Until this summer, when they moved to a larger rental home, Miguel and his father lived for almost three years in a two-bedroom apartment at the Bensenville complex along with 11 other relatives and family friends, sharing expenses to save money. Miguel and his father slept on blankets on the living room floor, alongside two other men and their small children. Sometimes, he’d awaken to see cockroaches scurrying by.


… authorities found a 15-year-old Guatemalan girl working through a staffing agency at a food-processing facility in Romeoville, also in the western suburbs. She was among more than two dozen people living in the home of a woman to whom they allegedly owed immigration debts, in addition to rent and other expenses. The woman has since pleaded guilty to federal forced labor and other charges and is awaiting sentencing.

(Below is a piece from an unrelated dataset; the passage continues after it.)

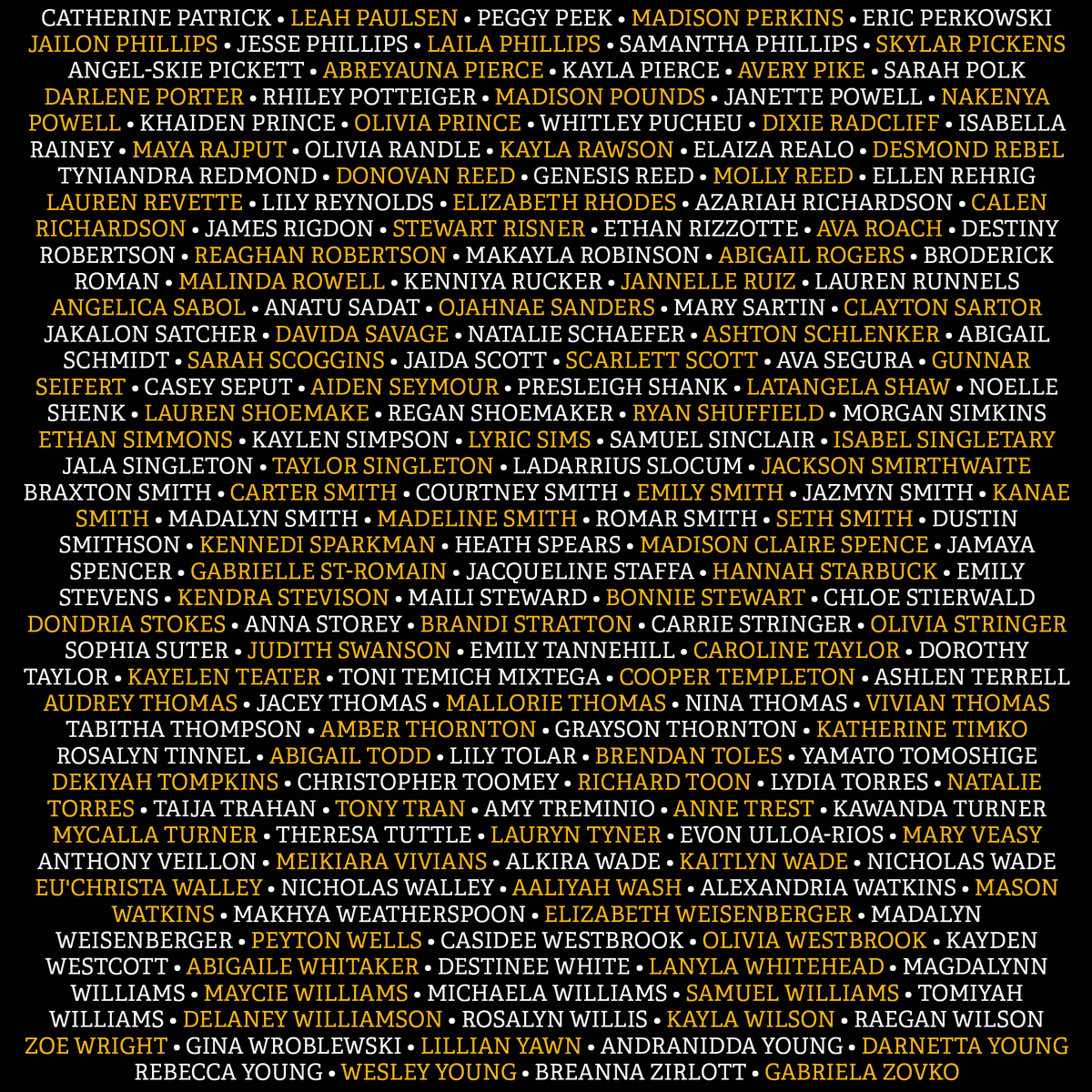 CATHERINE PATRICK • LEAH PAULSEN • PEGGY PEEK • MADISON PERKINS • ERIC PERKOWSKI JAILON PHILLIPS • JESSE PHILLIPS • LAILA PHILLIPS • SAMANTHA PHILLIPS • SKYLAR PICKENS ANGEL-SKIE PICKETT • ABREYAUNA PIERCE • KAYLA PIERCE • AVERY PIKE • SARAH POLK DARLENE PORTER • RHILEY POTTEIGER • MADISON POUNDS • JANETTE POWELL • NAKENYA POWELL • KHAIDEN PRINCE • OLIVIA PRINCE • WHITLEY PUCHEU • DIXIE RADCLIFF • ISABELLA RAINEY • MAYA RAJPUT • OLIVIA RANDLE • KAYLA RAWSON • ELAIZA REALO • DESMOND REBEL TYNIANDRA REDMOND • DONOVAN REED • GENESIS REED • MOLLY REED • ELLEN REHRIG LAUREN REVETTE • LILY REYNOLDS • ELIZABETH RHODES • AZARIAH RICHARDSON • CALEN RICHARDSON • JAMES RIGDON • STEWART RISNER • ETHAN RIZZOTTE • AVA ROACH • DESTINY ROBERTSON • REAGHAN ROBERTSON • MAKAYLA ROBINSON • ABIGAIL ROGERS • BRODERICK ROMAN • MALINDA ROWELL • KENNIYA RUCKER • JANNELLE RUIZ • LAUREN RUNNELS ANGELICA SABOL • ANATU SADAT • OJAHNAE SANDERS • MARY SARTIN • CLAYTON SARTOR JAKALON SATCHER • DAVIDA SAVAGE • NATALIE SCHAEFER • ASHTON SCHLENKER • ABIGAIL SCHMIDT • SARAH SCOGGINS • JAIDA SCOTT • SCARLETT SCOTT • AVA SEGURA • GUNNAR SEIFERT • CASEY SEPUT • AIDEN SEYMOUR • PRESLEIGH SHANK • LATANGELA SHAW • NOELLE SHENK • LAUREN SHOEMAKE • REGAN SHOEMAKER • RYAN SHUFFIELD • MORGAN SIMKINS ETHAN SIMMONS • KAYLEN SIMPSON • LYRIC SIMS • SAMUEL SINCLAIR • ISABEL SINGLETARY JALA SINGLETON • TAYLOR SINGLETON • LADARRIUS SLOCUM • JACKSON SMIRTHWAITE BRAXTON SMITH • CARTER SMITH • COURTNEY SMITH • EMILY SMITH • JAZMYN SMITH • KANAE SMITH • MADALYN SMITH • MADELINE SMITH • ROMAR SMITH • SETH SMITH • DUSTIN SMITHSON • KENNEDI SPARKMAN • HEATH SPEARS • MADISON CLAIRE SPENCE • JAMAYA SPENCER • GABRIELLE ST-ROMAIN • JACQUELINE STAFFA • HANNAH STARBUCK • EMILY STEVENS • KENDRA STEVISON • MAILI STEWARD • BONNIE STEWART • CHLOE STIERWALD DONDRIA STOKES • ANNA STOREY • BRANDI STRATTON • CARRIE STRINGER • OLIVIA STRINGER SOPHIA SUTER • JUDITH SWANSON • EMILY TANNEHILL • CAROLINE TAYLOR • DOROTHY TAYLOR • KAYELEN TEATER • TONI TEMICH MIXTEGA • COOPER TEMPLETON • ASHLEN TERRELL AUDREY THOMAS • JACEY THOMAS • MALLORIE THOMAS • NINA THOMAS • VIVIAN THOMAS TABITHA THOMPSON • AMBER THORNTON • GRAYSON THORNTON • KATHERINE TIMKO ROSALYN TINNEL • ABIGAIL TODD • LILY TOLAR • BRENDAN TOLES • YAMATO TOMOSHIGE DEKIYAH TOMPKINS • CHRISTOPHER TOOMEY • RICHARD TOON • LYDIA TORRES • NATALIE TORRES • TAIJA TRAHAN • TONY TRAN • AMY TREMINIO • ANNE TREST • KAWANDA TURNER MYCALLA TURNER • THERESA TUTTLE • LAURYN TYNER • EVON ULLOA-RIOS • MARY VEASY ANTHONY VEILLON • MEIKIARA VIVIANS • ALKIRA WADE • KAITLYN WADE • NICHOLAS WADE EU'CHRISTA WALLEY • NICHOLAS WALLEY • AALIYAH WASH • ALEXANDRIA WATKINS • MASON WATKINS • MAKHYA WEATHERSPOON • ELIZABETH WEISENBERGER • MADALYN WEISENBERGER • PEYTON WELLS • CASIDEE WESTBROOK • OLIVIA WESTBROOK • KAYDEN WESTCOTT • ABIGAILE WHITAKER • DESTINEE WHITE • LANYLA WHITEHEAD • MAGDALYNN WILLIAMS • MAYCIE WILLIAMS • MICHAELA WILLIAMS • SAMUEL WILLIAMS • TOMIYAH WILLIAMS • DELANEY WILLIAMSON • ROSALYN WILLIS • KAYLA WILSON • RAEGAN WILSON ZOE WRIGHT • GINA WROBLEWSKI • LILLIAN YAWN • ANDRANIDDA YOUNG • DARNETTA YOUNG REBECCA YOUNG • WESLEY YOUNG • BREANNA ZIRLOTT • GABRIELA ZOVKO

The children and teens in the ProPublica article were hired by staffing companies and labor brokers in Illinois, so allowing employers to disavow legal responsibility for the children on their production lines. The supply and use of cheap migrant labor are shielded from the agencies which are supposed to prevent the employment of child laborers, usually because of political pressure by business interests and pro-migration progressive elites.

During the 2020 election, many Democrats joined the ACLU in denouncing Trump’s border security policies. Even though his policies helped raised Americans’ household wages by 7 percent in 2019, they denounced the border rules as “kids on cages” or family separation.”

The ProPublica report noted the migrant teens do not consider themselves as victims in need of rescue by progressives:

Over the 17 years she has worked with unaccompanied immigrant children, she and her staff have seen many minors from China to Central America who arrive in this country with a personal sense of duty to work to repay their smuggling debts and send home remittances. “They’re determined to do it,” she said.

The young people in Bensenville do not feel exploited. They are not asking to be rescued. They want to keep working to help their families in Guatemala and contribute to the households where they live.

However, migrants are often pressured to migrate to the United States when prior migrants display their wealth in their home towns, or via cellphones from U.S. neighborhoods. The resulting social pressure on teenagers is one of the little-recognized impacts of U.S. elites’ self-serving support for illegal migration.